Predominately a function of Democrats who have had an identity crisis since the 1980’s, the Wheel of Vote Rotation applies less to Republicans since they vote in block almost 100% of the time and the Republican base is not as easily duped as the more gullible Democratic base.  Senator Bernie Sanders who routinely challenges the ruling oligarchy with relish as if his job depended on it, is the only known exception to the Wheel game.    

There is also a Vote Swinger Option which allows a Senator to be accepted as an unreliable Democratic vote.  Senators Ben Nelson (D-ND) and Joe Leiberman (I-CT) come readily to mind.  This Option comes in handy so that, when necessary,  ‘swing’ votes will not be considered an unusual occurrence.  With no apparent consequence from the Democratic Party, after endorsing John McCain in 2008, Leiberman was rewarded with Chair of the important Homeland Security and Governmental Affairs Committee while the Democratic Senate Campaign Committee has already contributed $1 million to Nelson’s 2012 re-election.  Republicans have no comparable Vote Swingers.   

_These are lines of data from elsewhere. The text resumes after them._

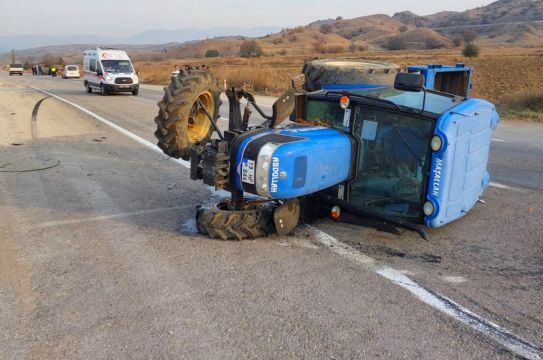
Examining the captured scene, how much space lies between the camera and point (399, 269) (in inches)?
166

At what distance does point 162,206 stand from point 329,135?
2.41 meters

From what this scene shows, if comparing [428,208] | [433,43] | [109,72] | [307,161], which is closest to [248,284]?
[307,161]

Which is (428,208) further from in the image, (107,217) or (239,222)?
(107,217)

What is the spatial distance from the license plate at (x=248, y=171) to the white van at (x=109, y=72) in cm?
2192

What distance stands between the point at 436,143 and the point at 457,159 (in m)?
0.32

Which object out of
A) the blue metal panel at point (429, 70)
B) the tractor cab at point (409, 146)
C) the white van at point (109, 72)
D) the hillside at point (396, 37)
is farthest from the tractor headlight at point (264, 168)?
the hillside at point (396, 37)

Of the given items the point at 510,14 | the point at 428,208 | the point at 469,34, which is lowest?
the point at 428,208

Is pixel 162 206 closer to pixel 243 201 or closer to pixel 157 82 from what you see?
pixel 243 201

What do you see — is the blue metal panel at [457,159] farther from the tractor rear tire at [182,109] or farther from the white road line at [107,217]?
the white road line at [107,217]

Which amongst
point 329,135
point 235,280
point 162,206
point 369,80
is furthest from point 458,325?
point 162,206

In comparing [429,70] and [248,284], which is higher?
[429,70]

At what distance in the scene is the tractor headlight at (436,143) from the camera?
14.4 feet

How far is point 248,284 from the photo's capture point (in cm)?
393

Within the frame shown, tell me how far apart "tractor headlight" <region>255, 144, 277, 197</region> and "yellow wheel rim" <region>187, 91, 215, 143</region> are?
4.40 feet
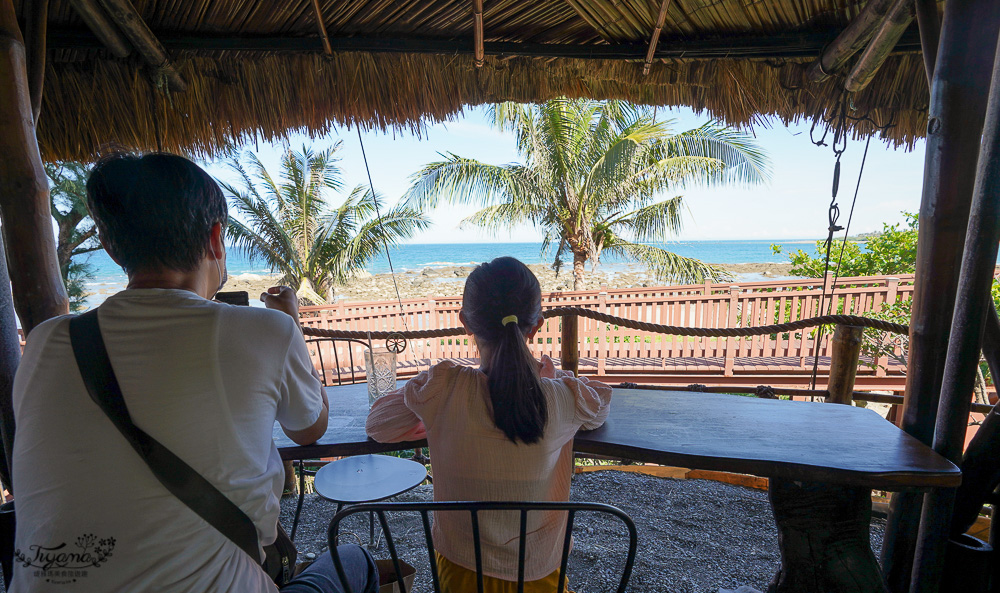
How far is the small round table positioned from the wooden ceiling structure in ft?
3.79

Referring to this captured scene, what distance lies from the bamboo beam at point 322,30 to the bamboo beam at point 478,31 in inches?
→ 26.3

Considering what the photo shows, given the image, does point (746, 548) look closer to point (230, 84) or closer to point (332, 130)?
point (332, 130)

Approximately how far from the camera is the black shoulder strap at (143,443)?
843 millimetres

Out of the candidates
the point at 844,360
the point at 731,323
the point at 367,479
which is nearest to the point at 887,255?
the point at 731,323

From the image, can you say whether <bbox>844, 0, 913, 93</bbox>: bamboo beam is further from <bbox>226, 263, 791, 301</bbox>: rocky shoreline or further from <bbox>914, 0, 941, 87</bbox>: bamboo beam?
<bbox>226, 263, 791, 301</bbox>: rocky shoreline

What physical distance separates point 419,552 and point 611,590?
97 centimetres

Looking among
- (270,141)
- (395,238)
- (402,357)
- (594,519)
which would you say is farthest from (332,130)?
(395,238)

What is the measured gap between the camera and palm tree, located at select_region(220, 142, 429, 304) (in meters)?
12.3

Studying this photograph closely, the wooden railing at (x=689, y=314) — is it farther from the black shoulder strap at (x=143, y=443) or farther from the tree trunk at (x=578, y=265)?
the black shoulder strap at (x=143, y=443)

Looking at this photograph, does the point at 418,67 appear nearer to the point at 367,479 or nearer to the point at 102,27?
the point at 102,27

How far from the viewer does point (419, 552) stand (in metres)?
2.55

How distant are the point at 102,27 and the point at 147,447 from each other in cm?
217

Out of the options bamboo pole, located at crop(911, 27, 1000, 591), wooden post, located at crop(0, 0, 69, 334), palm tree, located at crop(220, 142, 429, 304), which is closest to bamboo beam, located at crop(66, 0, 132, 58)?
wooden post, located at crop(0, 0, 69, 334)

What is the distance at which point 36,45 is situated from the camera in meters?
1.92
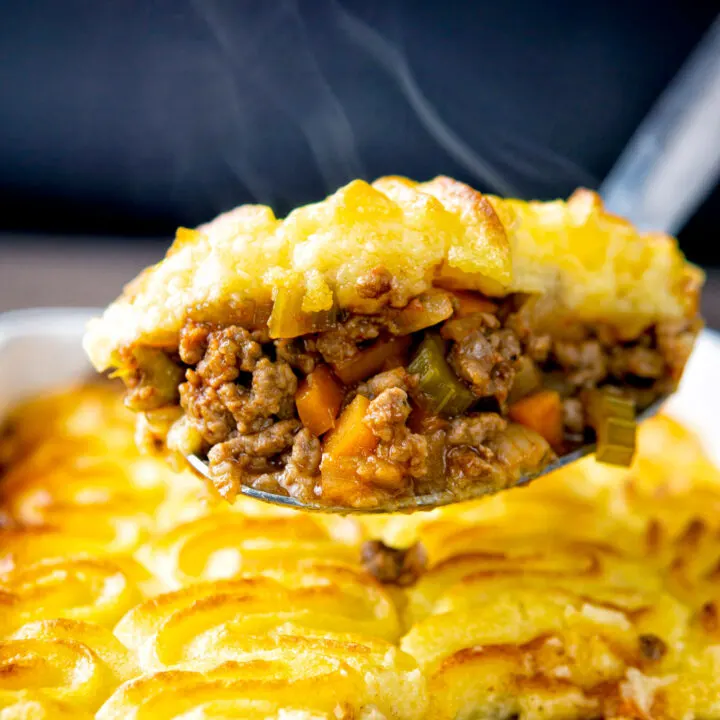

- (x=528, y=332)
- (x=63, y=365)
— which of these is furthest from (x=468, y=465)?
(x=63, y=365)

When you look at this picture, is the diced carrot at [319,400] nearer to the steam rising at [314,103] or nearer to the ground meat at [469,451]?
the ground meat at [469,451]

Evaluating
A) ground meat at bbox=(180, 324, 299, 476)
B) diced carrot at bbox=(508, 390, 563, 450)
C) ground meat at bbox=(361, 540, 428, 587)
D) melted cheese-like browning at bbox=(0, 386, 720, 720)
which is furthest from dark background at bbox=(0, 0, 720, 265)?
ground meat at bbox=(361, 540, 428, 587)

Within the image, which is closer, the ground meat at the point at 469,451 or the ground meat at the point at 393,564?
the ground meat at the point at 469,451

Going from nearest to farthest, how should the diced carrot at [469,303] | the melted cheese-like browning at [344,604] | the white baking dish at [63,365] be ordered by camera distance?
the melted cheese-like browning at [344,604]
the diced carrot at [469,303]
the white baking dish at [63,365]

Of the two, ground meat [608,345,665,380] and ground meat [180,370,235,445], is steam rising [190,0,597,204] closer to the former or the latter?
ground meat [608,345,665,380]

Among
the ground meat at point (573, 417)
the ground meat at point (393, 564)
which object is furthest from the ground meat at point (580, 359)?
the ground meat at point (393, 564)

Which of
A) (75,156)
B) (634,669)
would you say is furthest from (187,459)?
Answer: (75,156)

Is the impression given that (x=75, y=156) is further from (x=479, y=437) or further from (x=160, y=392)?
(x=479, y=437)
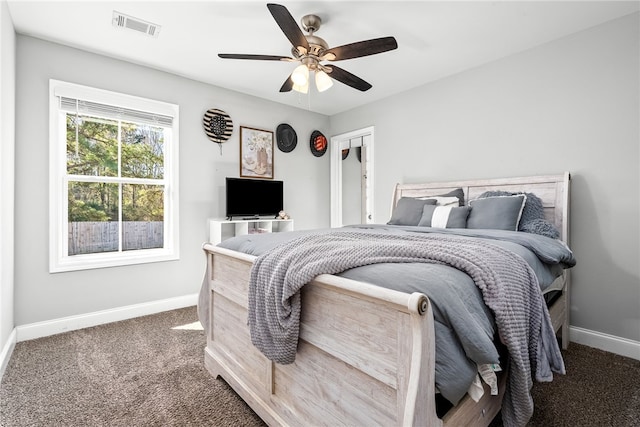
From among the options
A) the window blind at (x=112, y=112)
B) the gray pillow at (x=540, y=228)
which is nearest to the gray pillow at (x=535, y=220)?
the gray pillow at (x=540, y=228)

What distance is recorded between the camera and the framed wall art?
3834mm

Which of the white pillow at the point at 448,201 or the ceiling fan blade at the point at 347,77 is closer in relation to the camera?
the ceiling fan blade at the point at 347,77

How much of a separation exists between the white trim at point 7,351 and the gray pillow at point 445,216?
10.5 feet

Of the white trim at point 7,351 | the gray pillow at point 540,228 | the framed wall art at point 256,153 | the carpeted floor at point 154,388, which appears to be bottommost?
the carpeted floor at point 154,388

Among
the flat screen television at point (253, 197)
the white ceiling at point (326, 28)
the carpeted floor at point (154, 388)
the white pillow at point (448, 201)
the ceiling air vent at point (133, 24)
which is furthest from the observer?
the flat screen television at point (253, 197)

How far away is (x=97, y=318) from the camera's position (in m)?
2.83

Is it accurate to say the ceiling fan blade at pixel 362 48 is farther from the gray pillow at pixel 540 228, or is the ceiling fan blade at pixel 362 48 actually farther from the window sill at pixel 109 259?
the window sill at pixel 109 259

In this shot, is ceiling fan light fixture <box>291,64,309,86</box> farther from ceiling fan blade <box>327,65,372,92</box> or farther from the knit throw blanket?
the knit throw blanket

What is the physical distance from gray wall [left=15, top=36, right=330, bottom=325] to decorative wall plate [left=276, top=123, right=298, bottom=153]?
0.27 feet

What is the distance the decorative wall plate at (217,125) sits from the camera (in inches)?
139

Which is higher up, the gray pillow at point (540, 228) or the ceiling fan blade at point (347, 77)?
the ceiling fan blade at point (347, 77)

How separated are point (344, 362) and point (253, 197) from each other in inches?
115

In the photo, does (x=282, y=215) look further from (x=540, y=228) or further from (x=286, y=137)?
(x=540, y=228)

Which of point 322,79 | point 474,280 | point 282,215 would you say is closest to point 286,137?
point 282,215
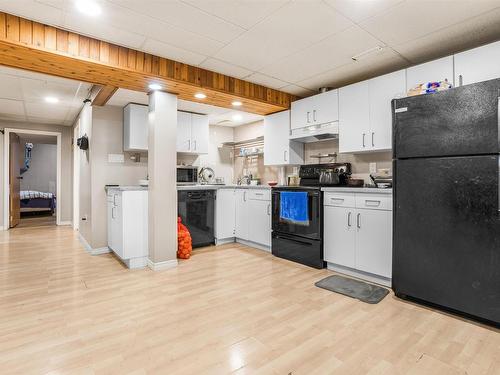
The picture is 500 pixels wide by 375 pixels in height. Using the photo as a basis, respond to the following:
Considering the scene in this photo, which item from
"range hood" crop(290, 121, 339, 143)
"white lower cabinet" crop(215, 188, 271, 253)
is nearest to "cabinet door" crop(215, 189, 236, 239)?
Answer: "white lower cabinet" crop(215, 188, 271, 253)

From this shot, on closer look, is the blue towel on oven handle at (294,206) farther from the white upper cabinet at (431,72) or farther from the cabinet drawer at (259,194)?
the white upper cabinet at (431,72)

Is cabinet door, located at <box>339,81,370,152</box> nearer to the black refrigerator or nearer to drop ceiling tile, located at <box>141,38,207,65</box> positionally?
the black refrigerator

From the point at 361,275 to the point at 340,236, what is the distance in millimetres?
465

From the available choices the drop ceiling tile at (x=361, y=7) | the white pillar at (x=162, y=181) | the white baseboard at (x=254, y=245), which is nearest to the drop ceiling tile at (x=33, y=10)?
the white pillar at (x=162, y=181)

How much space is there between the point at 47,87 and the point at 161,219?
2606mm

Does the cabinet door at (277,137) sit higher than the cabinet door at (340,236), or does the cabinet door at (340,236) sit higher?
the cabinet door at (277,137)

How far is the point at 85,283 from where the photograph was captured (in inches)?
116

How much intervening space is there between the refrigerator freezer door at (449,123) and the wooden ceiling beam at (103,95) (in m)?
3.18

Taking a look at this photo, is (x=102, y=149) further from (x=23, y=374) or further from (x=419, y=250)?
(x=419, y=250)

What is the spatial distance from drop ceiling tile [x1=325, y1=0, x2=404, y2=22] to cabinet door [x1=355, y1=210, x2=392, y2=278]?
70.3 inches

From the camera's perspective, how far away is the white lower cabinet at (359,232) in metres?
2.82

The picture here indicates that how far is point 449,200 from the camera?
7.13 ft

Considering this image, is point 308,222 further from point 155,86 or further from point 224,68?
point 155,86

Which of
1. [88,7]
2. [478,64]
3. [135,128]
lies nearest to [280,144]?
[135,128]
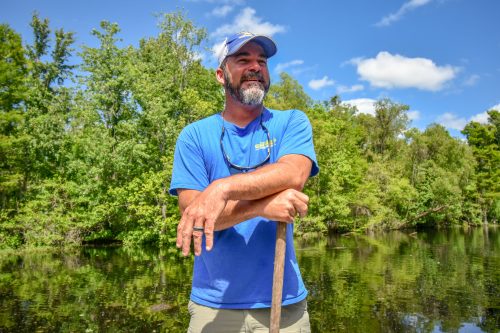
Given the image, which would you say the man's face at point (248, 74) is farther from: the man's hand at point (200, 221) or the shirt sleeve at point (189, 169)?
the man's hand at point (200, 221)

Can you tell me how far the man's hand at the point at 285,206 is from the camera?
215cm

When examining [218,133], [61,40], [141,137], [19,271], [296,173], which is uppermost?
[61,40]

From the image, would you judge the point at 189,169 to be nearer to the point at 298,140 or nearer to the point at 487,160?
the point at 298,140

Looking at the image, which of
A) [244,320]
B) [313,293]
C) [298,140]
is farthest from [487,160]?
[244,320]

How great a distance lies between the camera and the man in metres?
2.15

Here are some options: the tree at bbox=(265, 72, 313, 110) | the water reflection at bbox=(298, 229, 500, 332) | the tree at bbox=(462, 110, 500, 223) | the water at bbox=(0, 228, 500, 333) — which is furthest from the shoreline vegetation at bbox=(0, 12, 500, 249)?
the tree at bbox=(462, 110, 500, 223)

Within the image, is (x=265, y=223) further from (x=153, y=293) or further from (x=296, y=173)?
(x=153, y=293)

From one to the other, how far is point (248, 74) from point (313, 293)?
47.9 ft

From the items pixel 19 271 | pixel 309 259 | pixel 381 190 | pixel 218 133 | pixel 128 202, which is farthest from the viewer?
pixel 381 190

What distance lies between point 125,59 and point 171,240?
56.6 feet

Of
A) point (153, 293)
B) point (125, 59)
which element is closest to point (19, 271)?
point (153, 293)

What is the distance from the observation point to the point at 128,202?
3406 cm

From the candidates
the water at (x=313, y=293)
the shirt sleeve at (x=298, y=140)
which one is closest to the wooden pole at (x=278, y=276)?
the shirt sleeve at (x=298, y=140)

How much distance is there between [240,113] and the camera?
2758 mm
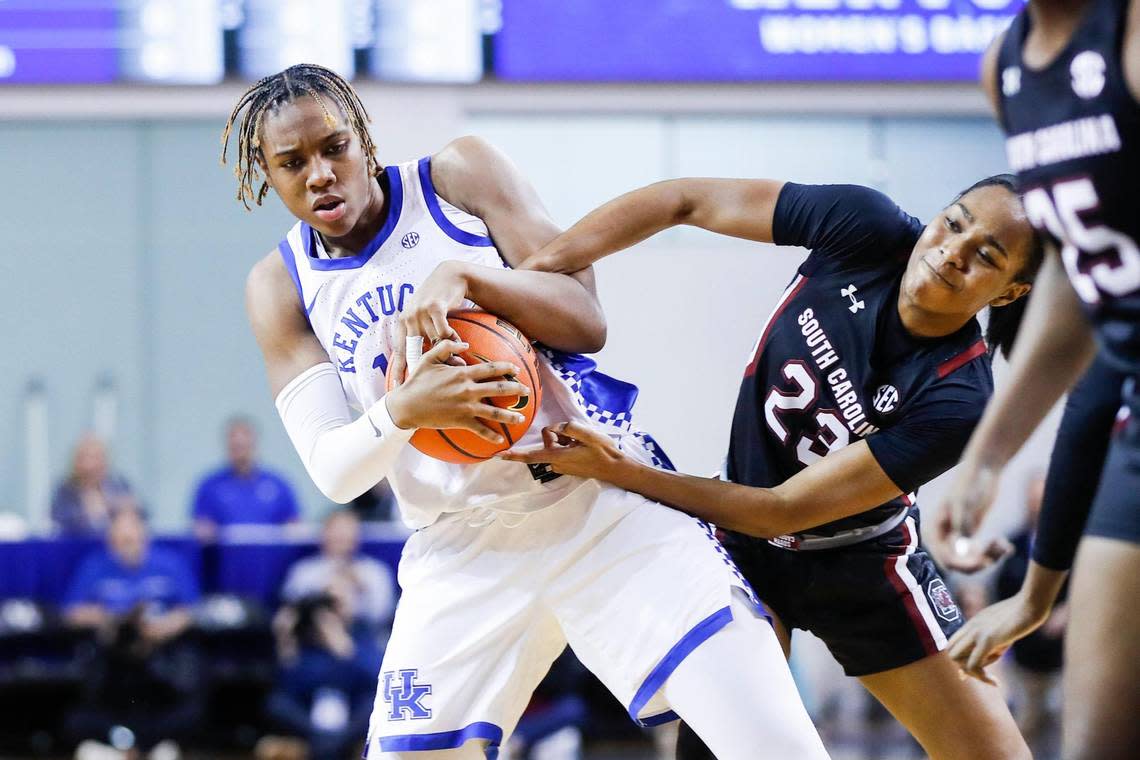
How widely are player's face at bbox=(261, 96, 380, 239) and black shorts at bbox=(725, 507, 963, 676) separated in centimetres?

Above all, vote rotation must maintain the appearance of spontaneity for the results to be seen as credible and be apportioned only on very special votes. A tip-off that the Wheel is ‘in play’ is when “moderate’ Democrats like Sens. Kent Conrad or Max Baucus vote (against their natural inclination) in a progressive way as they did on the Dream Act.    

If the vote rotation hypothesis seems like an improbable theory, skeptics can easily (dis)prove its validity for themselves by conducting their own meticulous scrutiny of Senatorial votes that fit a progressive profile. 
 Whether the Senate’s Ethical Deficit Disorder is due to a formalized vote rotation system or whether we are naïve enough to believe that those perverse votes are merely spontaneous errors in judgment, the implications of how a publicly-elected, taxpayer-funded Senator participates in a 21st Century election scam, should be enough to disqualify them from continued public service.